Chapter 1 - Reliable, Scalable and maintainable applications
Chapter 1 of Designing Data Intensive Applications
- Data systems don't fit into clear categories now, redis is used for queues, kafka has database like durability guarantees.
- Application code is responsible for making sure data remains consistent between any number of data systems the application might not be using.
- Each application made from smaller data systems is a new data system. You're also a data system designer.
- Lots of tricky questions: ensure correctness, design a good API, reliability, performance.
- Many factors influence design: skills and experience of people, timescale for delivery etc.
- Three concerns that are most important in systems:
- Reliability
- Scalability
- Maintainability
Reliability
- Application should performs the function that the user expected
- Should tolerate the user making mistakes.
- Performance should be good enough
- Should prevent unauthorized access and abuse
- Things that can go wrong are called faults.
- Failures are when the system as a whole stops providing the required service to the user.
- Fault tolerance doesn't mean being tolerant of ALL faults.
- It's best to try to design a system that prevents faults from causing failures, i.e it tolerates faults.

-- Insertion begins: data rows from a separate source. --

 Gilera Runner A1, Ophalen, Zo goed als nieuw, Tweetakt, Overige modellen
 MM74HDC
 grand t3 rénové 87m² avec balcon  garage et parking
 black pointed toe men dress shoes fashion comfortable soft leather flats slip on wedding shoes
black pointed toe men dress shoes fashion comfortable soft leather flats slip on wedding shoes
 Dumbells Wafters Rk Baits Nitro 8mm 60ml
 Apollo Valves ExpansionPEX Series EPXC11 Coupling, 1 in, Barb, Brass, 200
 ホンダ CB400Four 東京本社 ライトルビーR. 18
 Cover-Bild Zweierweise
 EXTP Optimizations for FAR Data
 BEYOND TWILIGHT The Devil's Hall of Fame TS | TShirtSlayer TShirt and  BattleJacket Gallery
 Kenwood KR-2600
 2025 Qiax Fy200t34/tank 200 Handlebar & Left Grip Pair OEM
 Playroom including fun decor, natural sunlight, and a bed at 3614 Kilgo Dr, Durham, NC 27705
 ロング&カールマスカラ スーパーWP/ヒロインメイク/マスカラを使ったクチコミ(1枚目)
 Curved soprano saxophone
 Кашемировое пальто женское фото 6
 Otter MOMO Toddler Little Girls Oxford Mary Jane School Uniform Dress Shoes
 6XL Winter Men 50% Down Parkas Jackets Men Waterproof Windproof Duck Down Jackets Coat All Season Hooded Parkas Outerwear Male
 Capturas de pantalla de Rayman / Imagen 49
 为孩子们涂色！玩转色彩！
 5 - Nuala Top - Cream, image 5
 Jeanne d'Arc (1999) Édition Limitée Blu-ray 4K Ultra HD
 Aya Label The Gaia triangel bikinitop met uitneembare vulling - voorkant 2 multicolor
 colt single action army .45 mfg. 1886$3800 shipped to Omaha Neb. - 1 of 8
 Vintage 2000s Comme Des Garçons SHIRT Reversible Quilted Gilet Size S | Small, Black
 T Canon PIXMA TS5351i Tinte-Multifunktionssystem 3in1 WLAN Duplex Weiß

- You also want to prevent certain types of faults like security issues.
Hardware faults
- Hard disk crashes, power faults etc.
- Usually, add redundancy to mitigate this issue.
Software errors
- Hardware failures are generally not related, but correlated software bugs can cause the entire system to go down.
- Systematic errors can be avoided by thorough testing, carefully thinking about assumptions and interactions in the system.
Human errors
- Humans are unreliable.
- Make it easy to do the right thing.
- Decouple experimentation by providing a sandbox environment.
- Test thoroughly.
- Allow quick and easy recovery from human errors.
- Set up detailed and clear monitoring.